Einige neue Modelle beginnen, die Erschwinglichkeitsgrenze zu durchbrechen, sagte Stephanie Valdez-Streaty, Direktorin für Brancheneinblicke bei Cox Automotive. „Der Preis wird weiterhin eines der größten Hindernisse für die Einführung sein, aber die Prämie für Elektrofahrzeuge sinkt und das ist eine gute Sache“, sagte sie.

Der Maßstab für Elektroautos mit großer Reichweite und erschwinglichem Preis könnte die neue Elektroversion des Chevy Equinox sein. Der SUV hat eine Reichweite von 319 Meilen und kostet rund 42.000 US-Dollar, vor Abzug von Bundessteuergutschriften, die den Preis um 7.500 US-Dollar senken können. Diese Anreize werden den Preis für ein Basismodell, das später in diesem Jahr erhältlich sein wird, auf unter 28.000 US-Dollar senken. Chevy wird auf den Equinox mit einem neuen Bolt folgen, der laut GM „bis 2025 das günstigste Fahrzeug auf dem Markt“ sein wird.

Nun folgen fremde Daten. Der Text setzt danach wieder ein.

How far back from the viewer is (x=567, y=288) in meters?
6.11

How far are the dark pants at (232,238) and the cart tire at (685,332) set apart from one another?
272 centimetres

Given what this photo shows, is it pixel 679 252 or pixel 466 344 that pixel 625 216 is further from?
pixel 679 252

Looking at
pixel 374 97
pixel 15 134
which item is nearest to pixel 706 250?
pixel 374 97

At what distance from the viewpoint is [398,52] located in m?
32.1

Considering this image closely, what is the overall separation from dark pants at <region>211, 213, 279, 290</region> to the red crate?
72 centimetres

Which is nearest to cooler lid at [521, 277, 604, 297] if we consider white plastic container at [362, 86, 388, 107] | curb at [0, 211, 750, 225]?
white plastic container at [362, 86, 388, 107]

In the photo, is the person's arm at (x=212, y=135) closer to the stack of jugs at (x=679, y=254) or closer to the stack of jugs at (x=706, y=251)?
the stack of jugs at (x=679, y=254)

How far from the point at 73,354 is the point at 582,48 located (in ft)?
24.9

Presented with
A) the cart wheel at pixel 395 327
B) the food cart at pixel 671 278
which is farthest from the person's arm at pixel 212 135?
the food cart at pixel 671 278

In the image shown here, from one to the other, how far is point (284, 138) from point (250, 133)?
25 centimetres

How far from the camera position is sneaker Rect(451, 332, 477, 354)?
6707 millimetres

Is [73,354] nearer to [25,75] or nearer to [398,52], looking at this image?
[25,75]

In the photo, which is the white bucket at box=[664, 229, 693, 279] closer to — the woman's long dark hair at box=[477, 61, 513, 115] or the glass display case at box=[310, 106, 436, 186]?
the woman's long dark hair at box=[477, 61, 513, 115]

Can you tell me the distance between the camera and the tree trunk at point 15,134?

Die Preise für neue Elektroautos und Benzinautos sind so ähnlich, dass staatliche Anreize den Unterschied ausgleichen können. Komplexe Regeln, für welche Autos und Kunden sich qualifizieren, machen es Käufern jedoch schwer, ihre Optionen abzuwägen. Das ist beim Autoleasing allerdings nicht der Fall, denn hier erhalten die Händler die Steuergutschrift für Elektroautos. Manche geben sie weiter, indem sie die Ersparnisse automatisch in die monatliche Leasingrate einbeziehen. Infolgedessen sind die Kosten für das Leasing von Langstrecken-Elektroautos von Hyundai und Tesla bis zu 37 % niedriger als das Leasing ähnlicher benzinbetriebener Modelle von Toyota und BMW.

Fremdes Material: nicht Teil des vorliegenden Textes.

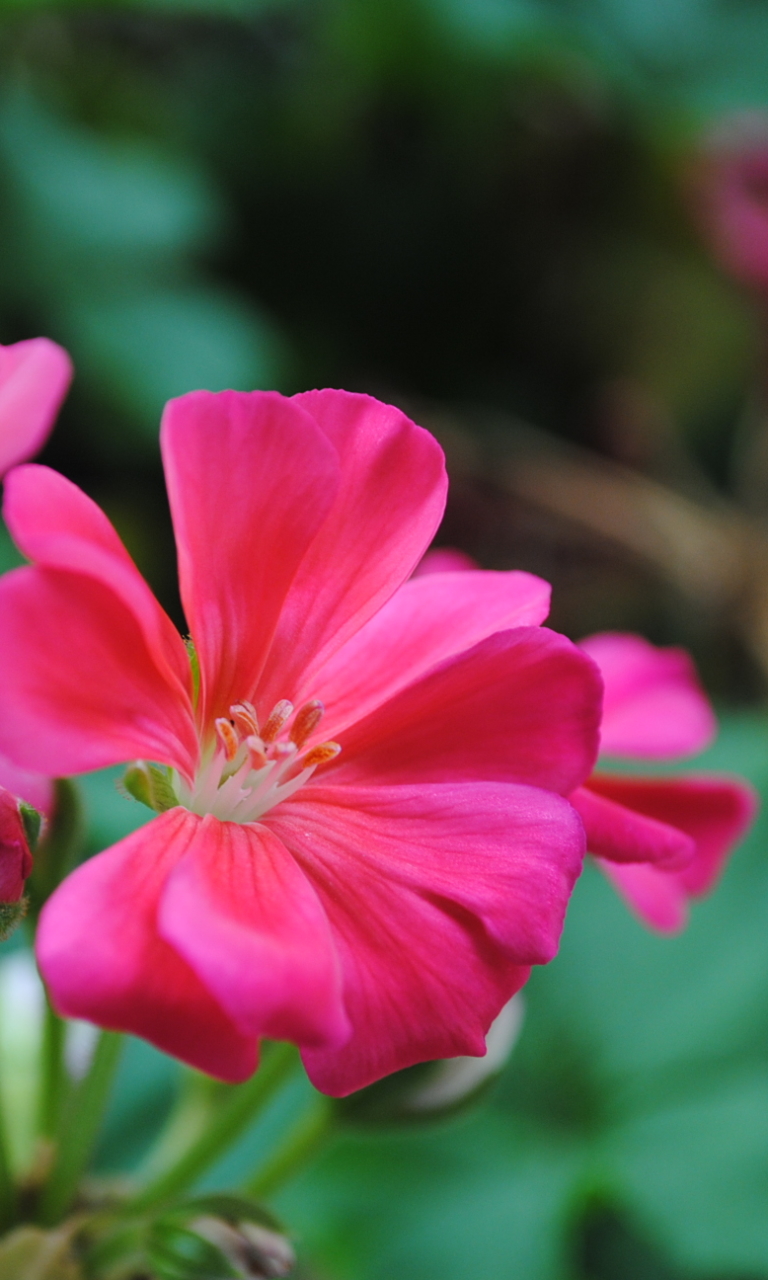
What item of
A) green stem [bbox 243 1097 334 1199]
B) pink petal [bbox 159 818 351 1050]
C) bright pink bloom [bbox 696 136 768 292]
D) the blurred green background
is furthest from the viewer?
bright pink bloom [bbox 696 136 768 292]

Die Preisparität zwischen Elektrofahrzeugen ist schwer zu messen. Die Bestimmung, was die Äquivalenz zwischen Benzin- und Pkw-Modellen ausmacht, ist von Fahrer zu Fahrer unterschiedlich. Der Umstieg auf ein langsam aufladbares Elektrofahrzeug mit 200 Meilen Reichweite wäre für jemanden, der lange Strecken fährt, eine erhebliche Belastung, könnte jedoch für einen Pendler, der kürzere Strecken zurücklegt und zu Hause im Schlaf auflädt, eine Komfortverbesserung sein. In den USA hat sich eine Reichweite von 300 Meilen als Benchmark herauskristallisiert, bei der die Vorteile für die meisten Fahrer die Nachteile überwiegen.

Eine strengere Definition von Preisparität ist der Punkt, an dem ein durchschnittliches Elektrofahrzeug genauso viel kostet wie ein durchschnittliches Fahrzeug mit Verbrennungsmotor, ohne Berücksichtigung von Benzineinsparungen und staatlichen Subventionen. Diese anfängliche Erschwinglichkeit ist laut der Internationalen Energieagentur der Schlüssel für die spätere Phase der breiten Einführung, insbesondere in Ländern mit niedrigem Einkommen.

Amerikanische Autokäufer verlangen von Elektrofahrzeugen mehr Reichweite als Fahrer in jedem anderen Land. Ein durchschnittliches Elektrofahrzeug hat heute eine Reichweite von etwa 300 Meilen, und da einige dieser Modelle günstiger als der Durchschnittswagen verkauft werden, werden sicherlich andere folgen. Laut IEA wird Preisparität bis 2030 die Norm sein.